SOURCE PASSAGE:
25 Random Things about Updike and Me

1. Updike was my favorite writer when I first began to write fiction seriously in college.

2. I began a methodical study of Updike by reading everything he wrote in chronological order. Everything. Fiction, poetry, non-fiction, plays, etc. It was a lot, but I learned more from that than any workshop, MFA program or writing book.

3. Whenever I heard a new Updike interview was published, I rushed out to get it.

4. When I was at college I studied his old manuscripts he donated to his alma mater.

5. I’ve reread the Rabbit novels at least ten times, and this includes both the original and revised versions. Yes, he revised them. I preferred the older version, since he had to be cleverer with the sex scenes and cursing.

6. I was so obsessed with Updike that I constructed a huge poster chart of everything he wrote, what age he wrote them, and then I constantly compared myself to him. Of course, I fell short very quickly. By the time I was in my late twenties I couldn’t look at the chart anymore. It was too discouraging.

7. When Nicholson Baker’s U&I came out — about his obsession with Updike — Baker became a favorite writer of mine as well.

PROMPT 1:
Answer these questions from the list about Updike:
(a) In what order did the writer read everything Updike wrote?
(b) At least how many times has the writer reread the Rabbit novels?
(c) By what point in life could the writer no longer look at the poster chart?

ITEMS:
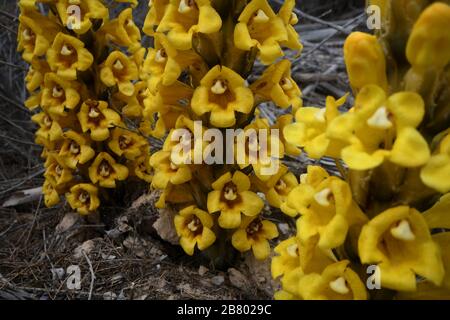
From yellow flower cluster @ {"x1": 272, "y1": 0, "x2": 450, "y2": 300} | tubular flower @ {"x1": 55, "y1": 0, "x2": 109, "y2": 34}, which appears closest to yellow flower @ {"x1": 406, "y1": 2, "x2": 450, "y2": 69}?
yellow flower cluster @ {"x1": 272, "y1": 0, "x2": 450, "y2": 300}

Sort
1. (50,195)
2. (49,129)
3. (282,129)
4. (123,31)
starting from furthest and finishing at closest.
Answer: (50,195)
(49,129)
(123,31)
(282,129)

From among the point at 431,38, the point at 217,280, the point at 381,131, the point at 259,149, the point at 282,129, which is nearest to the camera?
the point at 431,38

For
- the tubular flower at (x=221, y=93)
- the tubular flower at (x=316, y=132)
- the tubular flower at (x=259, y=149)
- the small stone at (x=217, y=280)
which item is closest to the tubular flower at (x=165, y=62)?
the tubular flower at (x=221, y=93)

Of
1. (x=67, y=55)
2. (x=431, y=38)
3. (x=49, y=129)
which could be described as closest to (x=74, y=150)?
(x=49, y=129)

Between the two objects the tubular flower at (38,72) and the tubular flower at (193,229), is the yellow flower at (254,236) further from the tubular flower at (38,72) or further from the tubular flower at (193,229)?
the tubular flower at (38,72)

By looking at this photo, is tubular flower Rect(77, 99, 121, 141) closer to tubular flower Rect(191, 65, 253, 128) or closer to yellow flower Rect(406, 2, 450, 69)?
tubular flower Rect(191, 65, 253, 128)

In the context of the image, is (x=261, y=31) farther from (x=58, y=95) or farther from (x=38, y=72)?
(x=38, y=72)
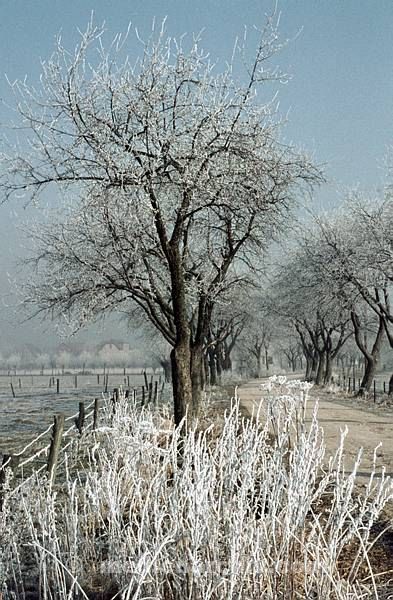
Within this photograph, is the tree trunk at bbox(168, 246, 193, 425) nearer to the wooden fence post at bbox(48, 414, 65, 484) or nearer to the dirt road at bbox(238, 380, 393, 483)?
the dirt road at bbox(238, 380, 393, 483)

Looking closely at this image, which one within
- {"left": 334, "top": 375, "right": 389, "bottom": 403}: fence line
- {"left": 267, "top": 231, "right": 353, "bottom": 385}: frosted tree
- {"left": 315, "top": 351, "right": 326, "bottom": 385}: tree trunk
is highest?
{"left": 267, "top": 231, "right": 353, "bottom": 385}: frosted tree

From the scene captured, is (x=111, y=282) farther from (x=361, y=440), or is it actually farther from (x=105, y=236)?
(x=361, y=440)

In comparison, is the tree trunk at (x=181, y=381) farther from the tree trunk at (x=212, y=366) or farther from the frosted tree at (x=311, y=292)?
the tree trunk at (x=212, y=366)

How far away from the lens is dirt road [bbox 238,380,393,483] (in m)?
13.7

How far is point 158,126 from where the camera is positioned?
44.8 ft

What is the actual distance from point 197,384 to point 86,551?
16268mm

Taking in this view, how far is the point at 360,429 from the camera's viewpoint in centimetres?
1994

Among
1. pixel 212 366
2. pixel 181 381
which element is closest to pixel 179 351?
pixel 181 381

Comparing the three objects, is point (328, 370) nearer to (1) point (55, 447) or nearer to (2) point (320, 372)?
(2) point (320, 372)

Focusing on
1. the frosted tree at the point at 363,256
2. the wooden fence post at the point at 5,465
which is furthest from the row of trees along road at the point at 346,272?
→ the wooden fence post at the point at 5,465

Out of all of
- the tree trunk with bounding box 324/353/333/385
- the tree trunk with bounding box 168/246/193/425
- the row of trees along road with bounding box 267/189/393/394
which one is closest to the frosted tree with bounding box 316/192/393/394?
the row of trees along road with bounding box 267/189/393/394

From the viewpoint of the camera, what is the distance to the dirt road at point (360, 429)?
1372 cm

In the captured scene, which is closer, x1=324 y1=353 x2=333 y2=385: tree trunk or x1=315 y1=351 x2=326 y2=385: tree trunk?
x1=324 y1=353 x2=333 y2=385: tree trunk

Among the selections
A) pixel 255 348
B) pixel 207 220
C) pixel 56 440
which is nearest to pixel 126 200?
pixel 56 440
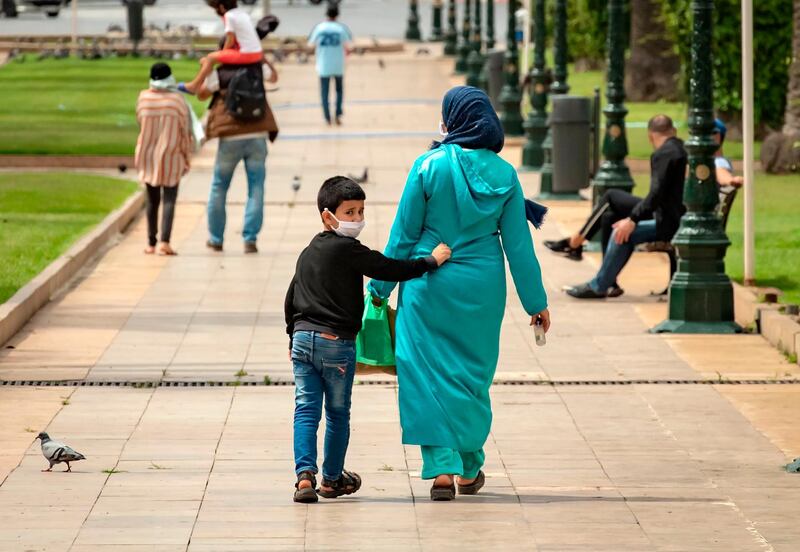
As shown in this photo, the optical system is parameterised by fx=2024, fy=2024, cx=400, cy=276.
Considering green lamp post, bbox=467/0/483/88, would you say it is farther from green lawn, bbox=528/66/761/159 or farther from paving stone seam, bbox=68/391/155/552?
paving stone seam, bbox=68/391/155/552

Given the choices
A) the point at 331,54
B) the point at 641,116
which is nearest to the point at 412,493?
the point at 331,54

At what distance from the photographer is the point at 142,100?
16781 mm

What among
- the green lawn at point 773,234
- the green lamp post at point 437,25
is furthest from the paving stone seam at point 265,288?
the green lamp post at point 437,25

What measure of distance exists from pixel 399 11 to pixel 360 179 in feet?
153

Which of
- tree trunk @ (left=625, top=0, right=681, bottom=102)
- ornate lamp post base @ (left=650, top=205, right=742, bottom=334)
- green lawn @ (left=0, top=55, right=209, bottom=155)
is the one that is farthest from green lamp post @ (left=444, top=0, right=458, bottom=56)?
ornate lamp post base @ (left=650, top=205, right=742, bottom=334)

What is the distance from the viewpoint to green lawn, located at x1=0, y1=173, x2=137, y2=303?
15586 millimetres

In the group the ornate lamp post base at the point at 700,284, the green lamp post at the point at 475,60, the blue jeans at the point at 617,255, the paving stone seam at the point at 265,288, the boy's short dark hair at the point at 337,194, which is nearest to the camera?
the boy's short dark hair at the point at 337,194

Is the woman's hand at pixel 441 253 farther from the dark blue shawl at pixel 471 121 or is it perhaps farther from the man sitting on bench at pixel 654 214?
the man sitting on bench at pixel 654 214

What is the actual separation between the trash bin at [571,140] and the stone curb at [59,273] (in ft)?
13.7

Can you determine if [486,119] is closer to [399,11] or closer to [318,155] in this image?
[318,155]

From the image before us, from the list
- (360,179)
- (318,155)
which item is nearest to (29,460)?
(360,179)

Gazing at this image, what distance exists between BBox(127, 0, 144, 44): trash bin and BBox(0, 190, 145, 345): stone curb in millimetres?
27408

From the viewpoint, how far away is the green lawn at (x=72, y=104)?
2591cm

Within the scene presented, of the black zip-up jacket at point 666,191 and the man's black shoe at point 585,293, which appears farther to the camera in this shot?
the man's black shoe at point 585,293
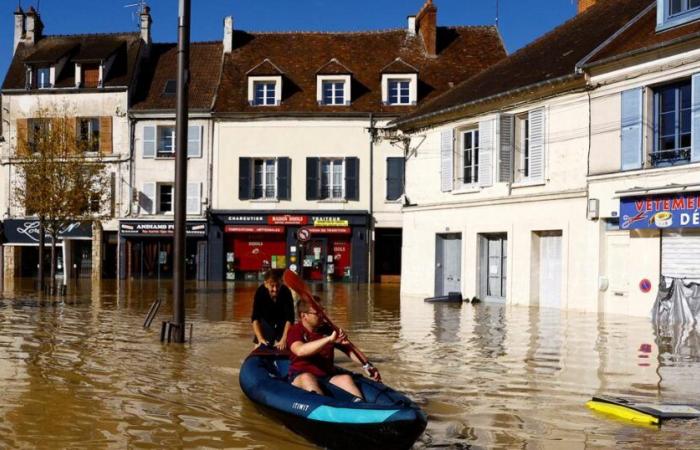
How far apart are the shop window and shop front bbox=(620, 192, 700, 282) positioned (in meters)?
0.83

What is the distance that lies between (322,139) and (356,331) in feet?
66.4

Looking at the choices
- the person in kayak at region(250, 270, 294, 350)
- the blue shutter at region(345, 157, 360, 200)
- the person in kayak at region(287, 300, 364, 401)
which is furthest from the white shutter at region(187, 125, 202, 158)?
the person in kayak at region(287, 300, 364, 401)

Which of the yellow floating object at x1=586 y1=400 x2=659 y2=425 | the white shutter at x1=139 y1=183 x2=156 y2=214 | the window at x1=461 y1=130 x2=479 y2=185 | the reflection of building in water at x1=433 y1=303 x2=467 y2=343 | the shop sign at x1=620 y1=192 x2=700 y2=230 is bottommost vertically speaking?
the reflection of building in water at x1=433 y1=303 x2=467 y2=343

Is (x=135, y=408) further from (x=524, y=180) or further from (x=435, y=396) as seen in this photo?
(x=524, y=180)

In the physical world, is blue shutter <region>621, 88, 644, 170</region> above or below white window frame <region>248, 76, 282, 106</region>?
below

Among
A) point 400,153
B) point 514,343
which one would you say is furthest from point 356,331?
point 400,153

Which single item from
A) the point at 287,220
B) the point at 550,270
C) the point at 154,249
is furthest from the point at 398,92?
the point at 550,270

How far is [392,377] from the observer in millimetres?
10344

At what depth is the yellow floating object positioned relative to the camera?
25.3 ft

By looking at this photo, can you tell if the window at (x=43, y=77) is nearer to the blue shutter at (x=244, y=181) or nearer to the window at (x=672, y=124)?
the blue shutter at (x=244, y=181)

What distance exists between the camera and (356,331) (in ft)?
51.8

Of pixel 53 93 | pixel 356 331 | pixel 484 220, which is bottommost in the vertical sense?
pixel 356 331

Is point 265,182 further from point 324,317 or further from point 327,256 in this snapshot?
point 324,317

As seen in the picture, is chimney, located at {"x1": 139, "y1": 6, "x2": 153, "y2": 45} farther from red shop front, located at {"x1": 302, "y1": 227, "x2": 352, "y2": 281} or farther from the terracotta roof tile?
the terracotta roof tile
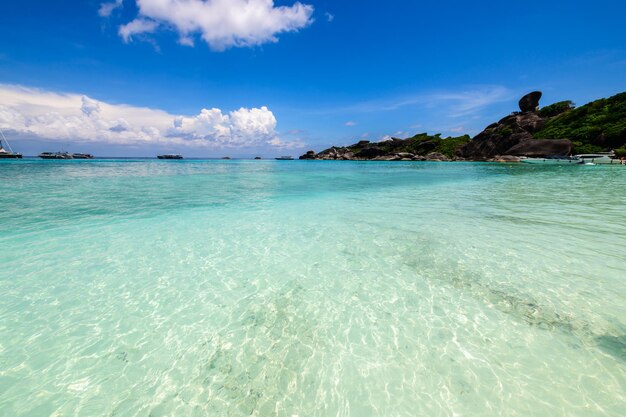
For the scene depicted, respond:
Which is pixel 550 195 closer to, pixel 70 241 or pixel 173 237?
pixel 173 237

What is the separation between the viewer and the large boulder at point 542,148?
66562 millimetres

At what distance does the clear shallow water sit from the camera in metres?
3.55

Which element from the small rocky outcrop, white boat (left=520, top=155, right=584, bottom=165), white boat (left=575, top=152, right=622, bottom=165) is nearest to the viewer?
white boat (left=575, top=152, right=622, bottom=165)

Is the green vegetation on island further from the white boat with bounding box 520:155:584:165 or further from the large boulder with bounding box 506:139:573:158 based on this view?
the white boat with bounding box 520:155:584:165

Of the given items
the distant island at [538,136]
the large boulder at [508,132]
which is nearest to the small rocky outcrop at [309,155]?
the distant island at [538,136]

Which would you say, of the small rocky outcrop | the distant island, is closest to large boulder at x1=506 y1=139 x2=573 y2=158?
the distant island

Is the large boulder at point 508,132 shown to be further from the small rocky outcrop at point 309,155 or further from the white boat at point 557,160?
the small rocky outcrop at point 309,155

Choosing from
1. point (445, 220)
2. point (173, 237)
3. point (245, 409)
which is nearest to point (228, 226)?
point (173, 237)

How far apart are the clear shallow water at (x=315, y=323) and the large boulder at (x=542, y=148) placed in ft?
257

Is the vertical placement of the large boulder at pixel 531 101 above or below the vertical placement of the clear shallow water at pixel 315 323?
above

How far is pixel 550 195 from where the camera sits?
18484mm

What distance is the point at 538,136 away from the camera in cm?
8019

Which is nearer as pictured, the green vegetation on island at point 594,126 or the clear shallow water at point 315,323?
the clear shallow water at point 315,323

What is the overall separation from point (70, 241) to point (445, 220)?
14703 mm
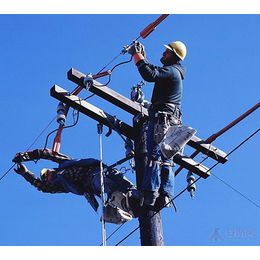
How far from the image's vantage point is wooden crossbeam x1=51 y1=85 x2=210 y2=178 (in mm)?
10352

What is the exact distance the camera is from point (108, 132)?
10.6 m

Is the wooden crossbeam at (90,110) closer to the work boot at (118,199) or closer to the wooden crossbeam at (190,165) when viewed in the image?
the wooden crossbeam at (190,165)

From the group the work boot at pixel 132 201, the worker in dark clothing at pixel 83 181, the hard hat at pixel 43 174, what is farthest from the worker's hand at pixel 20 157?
the work boot at pixel 132 201

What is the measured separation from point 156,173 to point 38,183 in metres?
2.36

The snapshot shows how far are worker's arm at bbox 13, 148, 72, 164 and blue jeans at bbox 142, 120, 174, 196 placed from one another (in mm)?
1811

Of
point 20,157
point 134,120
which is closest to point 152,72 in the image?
point 134,120

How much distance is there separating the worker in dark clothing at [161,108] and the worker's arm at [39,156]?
1.75m

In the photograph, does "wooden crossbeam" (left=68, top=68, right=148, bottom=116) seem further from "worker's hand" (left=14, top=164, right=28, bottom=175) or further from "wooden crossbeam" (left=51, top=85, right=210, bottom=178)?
"worker's hand" (left=14, top=164, right=28, bottom=175)

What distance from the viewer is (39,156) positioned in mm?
10938

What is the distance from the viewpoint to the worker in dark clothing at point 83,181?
33.3 ft

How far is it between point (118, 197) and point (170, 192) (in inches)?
31.5

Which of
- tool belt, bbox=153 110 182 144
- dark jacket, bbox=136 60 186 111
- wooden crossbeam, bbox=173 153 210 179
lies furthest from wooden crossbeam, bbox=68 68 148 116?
wooden crossbeam, bbox=173 153 210 179

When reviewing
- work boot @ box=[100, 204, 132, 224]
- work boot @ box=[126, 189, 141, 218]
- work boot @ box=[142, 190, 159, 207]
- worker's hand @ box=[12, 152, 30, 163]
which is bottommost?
work boot @ box=[142, 190, 159, 207]

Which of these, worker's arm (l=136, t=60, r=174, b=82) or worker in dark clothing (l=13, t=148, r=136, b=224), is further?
worker in dark clothing (l=13, t=148, r=136, b=224)
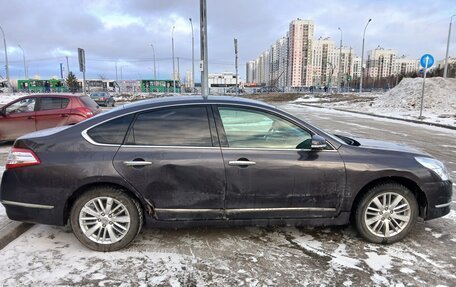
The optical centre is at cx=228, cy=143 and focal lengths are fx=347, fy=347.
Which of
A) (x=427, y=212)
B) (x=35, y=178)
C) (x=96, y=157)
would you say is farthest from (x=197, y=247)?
(x=427, y=212)

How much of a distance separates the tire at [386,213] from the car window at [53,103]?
8.56m

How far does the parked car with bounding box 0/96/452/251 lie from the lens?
11.4ft

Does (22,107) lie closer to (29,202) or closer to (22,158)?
(22,158)

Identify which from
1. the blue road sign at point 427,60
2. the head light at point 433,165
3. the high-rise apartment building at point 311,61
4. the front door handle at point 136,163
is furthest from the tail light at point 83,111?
the high-rise apartment building at point 311,61

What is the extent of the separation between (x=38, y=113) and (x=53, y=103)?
465 millimetres

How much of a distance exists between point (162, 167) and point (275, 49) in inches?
3920

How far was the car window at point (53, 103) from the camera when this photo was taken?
9.52 m

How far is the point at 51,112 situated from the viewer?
9.48 m

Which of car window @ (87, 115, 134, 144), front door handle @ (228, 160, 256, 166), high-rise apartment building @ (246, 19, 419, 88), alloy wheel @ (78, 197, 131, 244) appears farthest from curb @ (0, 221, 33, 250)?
high-rise apartment building @ (246, 19, 419, 88)

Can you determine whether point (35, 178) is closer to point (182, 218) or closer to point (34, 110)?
point (182, 218)

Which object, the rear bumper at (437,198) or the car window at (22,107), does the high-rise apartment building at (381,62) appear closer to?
the car window at (22,107)

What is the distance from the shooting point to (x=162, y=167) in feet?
11.4

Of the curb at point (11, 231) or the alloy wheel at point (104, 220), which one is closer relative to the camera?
the alloy wheel at point (104, 220)

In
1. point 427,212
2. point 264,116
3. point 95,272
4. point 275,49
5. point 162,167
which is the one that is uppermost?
point 275,49
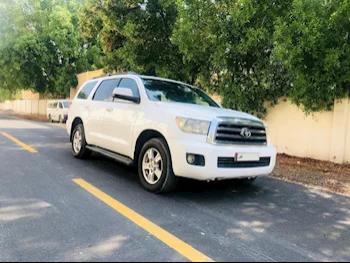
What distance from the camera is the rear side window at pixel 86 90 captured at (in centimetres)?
760

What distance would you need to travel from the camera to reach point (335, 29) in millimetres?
7543

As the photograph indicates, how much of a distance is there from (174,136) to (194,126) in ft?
1.09

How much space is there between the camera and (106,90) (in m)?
6.94

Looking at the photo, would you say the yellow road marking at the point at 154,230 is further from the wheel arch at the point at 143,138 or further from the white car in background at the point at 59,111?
the white car in background at the point at 59,111

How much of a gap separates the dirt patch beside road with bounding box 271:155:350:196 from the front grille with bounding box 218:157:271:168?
1.64 meters

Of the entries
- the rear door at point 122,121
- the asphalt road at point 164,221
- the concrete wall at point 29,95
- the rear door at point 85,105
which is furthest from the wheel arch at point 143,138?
the concrete wall at point 29,95

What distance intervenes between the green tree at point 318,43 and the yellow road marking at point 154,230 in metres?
5.45

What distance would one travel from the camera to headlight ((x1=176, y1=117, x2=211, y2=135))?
15.6 feet

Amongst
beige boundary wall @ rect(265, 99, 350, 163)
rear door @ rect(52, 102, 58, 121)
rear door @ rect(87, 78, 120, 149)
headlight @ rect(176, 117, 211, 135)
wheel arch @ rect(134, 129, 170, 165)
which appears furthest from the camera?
rear door @ rect(52, 102, 58, 121)

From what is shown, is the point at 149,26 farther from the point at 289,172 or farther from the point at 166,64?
the point at 289,172

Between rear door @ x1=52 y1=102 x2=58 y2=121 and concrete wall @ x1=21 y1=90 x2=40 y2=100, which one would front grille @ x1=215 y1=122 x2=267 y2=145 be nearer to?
rear door @ x1=52 y1=102 x2=58 y2=121

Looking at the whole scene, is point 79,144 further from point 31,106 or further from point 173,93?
point 31,106

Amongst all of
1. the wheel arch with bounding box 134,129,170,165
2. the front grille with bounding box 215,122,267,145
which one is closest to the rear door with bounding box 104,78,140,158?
the wheel arch with bounding box 134,129,170,165

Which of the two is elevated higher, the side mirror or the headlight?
the side mirror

PROMPT 2: Pick out every line of the records that contains the string "sign". Case counts.

TASK SOLUTION 1:
(a) In chronological order.
(b) At least ten times.
(c) By the late twenties.

TASK SOLUTION 2:
Which of the yellow floating object at x1=586 y1=400 x2=659 y2=425 | the white shutter at x1=139 y1=183 x2=156 y2=214 | the window at x1=461 y1=130 x2=479 y2=185 | the reflection of building in water at x1=433 y1=303 x2=467 y2=343 | the shop sign at x1=620 y1=192 x2=700 y2=230 is bottommost vertically speaking?
1. the blue road sign at point 427,60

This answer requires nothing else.